かつて収容所の男たちが向けた汚物を弄るような、あるいは獣が獲物を品定めするような視線はそこにはない。彼らはただ目の前の汚れを落とし、一人の女性を「整える」という儀式に専念していた。
(……温かい。痛くない……)
お湯が肌に触れる心地よさに、ポーターは思わず鼻の奥が熱くなった。
少年たちが指先で丁寧に梳かすたび、泥で固まっていた桃色の髪が本来のしなやかさを取り戻し、水面に花開くように広がっていく。
その傍らでは、青年の修行者によるセイレンの目の治療が静かに行われていた。
「少し眩しくなるが、我慢してくれ」
セイレンの潰れされた瞳は通常の魔法では治癒が困難なほどの深手だったため治癒魔法に長けたグレイスという青年が呼ばれたようだ。
彼が両手を光を失った彼女の目に翳す。瞬く間に慈愛に満ちた緑の光が彼女の顔を包み込んだ。

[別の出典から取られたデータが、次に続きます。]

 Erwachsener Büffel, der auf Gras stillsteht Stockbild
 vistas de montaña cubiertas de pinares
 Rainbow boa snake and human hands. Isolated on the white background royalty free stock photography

泡に包まれながらポーターはその光景を息を呑んで見守っていた。
半刻ほど経った頃だろうか。
それまで力なく閉じられていたセイレンの睫毛が微かに震えた。
「あ……」
セイレンがゆっくりと、恐る恐る目を開く。
「お、…見える?」
顔の前でひらひらと手を振るグレイスの問いに彼女はすぐには答えられなかった。
視界はまだ霞の中にある。
けれど自分を覗き込む男の、深い藍色の髪と精悍な顔立ちが光の粒の中に浮かび上がっていた。
「……はい…光が、見えます…」
感謝を伝えるべき言葉が唇の端で震える。
けれど、あまりの衝撃とあまりに久方ぶりの「色彩」という感覚に彼女の心は追いつかなかった。
洗浄が終わり彼女たちは清潔な綿のローブを渡された。
髪を整え汚れを落とした五人は見違えるほどに瑞々しい姿を取り戻していた。
ポーターは隣で同じようにローブを羽織ったセイレンの顔をぼんやりと見つめた。
(この子の目は…こんなに綺麗な紺色だったのね…)
言葉を交わすことはなかった。
けれど地獄を共に生き延び、今この静かな水場で共に「人間」へと戻りつつある彼女たちに対しポーターは名も知らぬ仲間としての、淡い同情と親近感、そしてその瞳が光を取り戻した安堵を抱いていた。
「さあ食事だ。奥の部屋へ行きなさい」
ランセルに促され、彼女たちは湿った足音を響かせながらさらに奥の食堂へと向かった。